◆ 作業内容
池袋の街を紹介する文章のうち、「そんな池袋、ふらりと歩いて街の様子を探索してみました。」から「リアへも1本で行けるのです。」までを一字一句そのまま書き写せ。

◆ 本文
——————
池袋と聞いて思い浮かぶのは、駅前は雑多で少しごちゃごちゃしているイメージ。ネオンが夜遅くまでギラギラと輝く、東京屈指の繁華街。

それでも言い換えれば、夜遅くまで開いている店が多いため、駅前から女性一人で帰る道すがらはいつまでも明るいし、人や飲食店が多い分、夜遅くまでやっているスーパーだってたくさんあるのも特徴です。最近では駅前の大きな公園がおしゃれに改装されて生まれ変わり、子育て支援も充実しているというから、意外です。

そんな池袋、ふらりと歩いて街の様子を探索してみました。

どこへ行くにも楽。充実した交通網

池袋を走るメインの電車は、JRの山手線。目白と大塚との間にあります。ほかにもJR湘南新宿ラインや埼京線もあり、埼京線では渋谷まで2駅で行くことができます。さらに地下鉄は丸ノ内線・有楽町線・副都心線が走っているため、東京・大手町方面や、飯田橋方面、代官山・中目黒・横浜といったおしゃれエリアへも1本で行けるのです。
——————
◆ 元データ
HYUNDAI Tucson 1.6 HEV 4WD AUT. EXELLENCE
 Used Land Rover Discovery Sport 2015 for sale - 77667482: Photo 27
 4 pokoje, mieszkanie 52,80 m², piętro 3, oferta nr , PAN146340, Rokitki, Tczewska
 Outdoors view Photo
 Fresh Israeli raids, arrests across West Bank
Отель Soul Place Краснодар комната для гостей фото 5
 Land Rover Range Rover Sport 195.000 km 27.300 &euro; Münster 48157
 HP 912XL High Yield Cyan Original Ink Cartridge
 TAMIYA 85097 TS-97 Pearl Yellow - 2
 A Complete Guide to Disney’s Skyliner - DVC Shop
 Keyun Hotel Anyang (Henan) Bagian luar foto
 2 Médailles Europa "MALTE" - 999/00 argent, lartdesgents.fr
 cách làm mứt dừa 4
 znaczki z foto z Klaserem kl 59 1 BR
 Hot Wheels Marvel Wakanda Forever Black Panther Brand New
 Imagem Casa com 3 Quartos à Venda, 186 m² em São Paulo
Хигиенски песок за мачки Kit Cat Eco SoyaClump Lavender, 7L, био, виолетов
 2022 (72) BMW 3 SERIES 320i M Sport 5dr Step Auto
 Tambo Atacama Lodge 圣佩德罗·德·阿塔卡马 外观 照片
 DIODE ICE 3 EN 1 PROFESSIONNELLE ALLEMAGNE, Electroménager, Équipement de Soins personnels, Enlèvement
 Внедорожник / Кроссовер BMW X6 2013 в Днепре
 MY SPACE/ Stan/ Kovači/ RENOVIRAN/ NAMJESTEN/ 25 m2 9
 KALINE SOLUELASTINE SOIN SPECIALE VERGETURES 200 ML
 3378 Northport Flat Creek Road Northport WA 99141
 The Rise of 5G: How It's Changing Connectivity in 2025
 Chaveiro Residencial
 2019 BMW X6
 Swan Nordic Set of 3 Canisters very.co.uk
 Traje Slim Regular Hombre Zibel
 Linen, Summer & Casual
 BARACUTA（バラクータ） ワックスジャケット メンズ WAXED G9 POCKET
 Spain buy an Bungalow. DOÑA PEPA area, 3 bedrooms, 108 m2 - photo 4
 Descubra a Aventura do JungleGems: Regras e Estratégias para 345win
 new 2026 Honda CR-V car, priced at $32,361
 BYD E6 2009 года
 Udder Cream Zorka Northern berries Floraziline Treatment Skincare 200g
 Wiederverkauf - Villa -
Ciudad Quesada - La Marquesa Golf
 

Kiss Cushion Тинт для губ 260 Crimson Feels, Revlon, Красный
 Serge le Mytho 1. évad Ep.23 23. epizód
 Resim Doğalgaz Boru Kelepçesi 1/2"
——————
◆ 解答
そんな池袋、ふらりと歩いて街の様子を探索してみました。

どこへ行くにも楽。充実した交通網

池袋を走るメインの電車は、JRの山手線。目白と大塚との間にあります。ほかにもJR湘南新宿ラインや埼京線もあり、埼京線では渋谷まで2駅で行くことができます。さらに地下鉄は丸ノ内線・有楽町線・副都心線が走っているため、東京・大手町方面や、飯田橋方面、代官山・中目黒・横浜といったおしゃれエリアへも1本で行けるのです。